**How to complete this task:** Give the records again exactly, with every character kept.

**Data to use:**
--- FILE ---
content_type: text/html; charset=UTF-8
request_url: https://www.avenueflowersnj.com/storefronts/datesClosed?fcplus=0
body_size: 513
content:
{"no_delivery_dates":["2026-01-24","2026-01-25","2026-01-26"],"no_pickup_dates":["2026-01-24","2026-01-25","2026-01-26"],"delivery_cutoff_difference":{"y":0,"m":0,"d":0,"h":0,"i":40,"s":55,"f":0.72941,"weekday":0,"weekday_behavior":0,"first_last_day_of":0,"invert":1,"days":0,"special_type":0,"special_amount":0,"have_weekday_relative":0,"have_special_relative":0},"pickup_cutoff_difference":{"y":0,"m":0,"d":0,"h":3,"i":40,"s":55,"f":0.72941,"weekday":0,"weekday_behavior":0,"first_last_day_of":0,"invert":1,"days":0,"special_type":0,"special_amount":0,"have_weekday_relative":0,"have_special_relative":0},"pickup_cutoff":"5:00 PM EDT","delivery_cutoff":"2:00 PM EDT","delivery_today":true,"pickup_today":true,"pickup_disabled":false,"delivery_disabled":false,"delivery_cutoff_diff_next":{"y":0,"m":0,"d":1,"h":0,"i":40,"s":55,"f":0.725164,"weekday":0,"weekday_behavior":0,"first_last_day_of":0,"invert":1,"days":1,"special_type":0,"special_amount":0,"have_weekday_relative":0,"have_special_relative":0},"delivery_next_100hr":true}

**Solution for this exercise:**
--- FILE ---
content_type: text/html; charset=UTF-8
request_url: https://www.avenueflowersnj.com/storefronts/datesClosed?fcplus=0
body_size: 513
content:
{"no_delivery_dates":["2026-01-24","2026-01-25","2026-01-26"],"no_pickup_dates":["2026-01-24","2026-01-25","2026-01-26"],"delivery_cutoff_difference":{"y":0,"m":0,"d":0,"h":0,"i":40,"s":55,"f":0.72941,"weekday":0,"weekday_behavior":0,"first_last_day_of":0,"invert":1,"days":0,"special_type":0,"special_amount":0,"have_weekday_relative":0,"have_special_relative":0},"pickup_cutoff_difference":{"y":0,"m":0,"d":0,"h":3,"i":40,"s":55,"f":0.72941,"weekday":0,"weekday_behavior":0,"first_last_day_of":0,"invert":1,"days":0,"special_type":0,"special_amount":0,"have_weekday_relative":0,"have_special_relative":0},"pickup_cutoff":"5:00 PM EDT","delivery_cutoff":"2:00 PM EDT","delivery_today":true,"pickup_today":true,"pickup_disabled":false,"delivery_disabled":false,"delivery_cutoff_diff_next":{"y":0,"m":0,"d":1,"h":0,"i":40,"s":55,"f":0.725164,"weekday":0,"weekday_behavior":0,"first_last_day_of":0,"invert":1,"days":1,"special_type":0,"special_amount":0,"have_weekday_relative":0,"have_special_relative":0},"delivery_next_100hr":true}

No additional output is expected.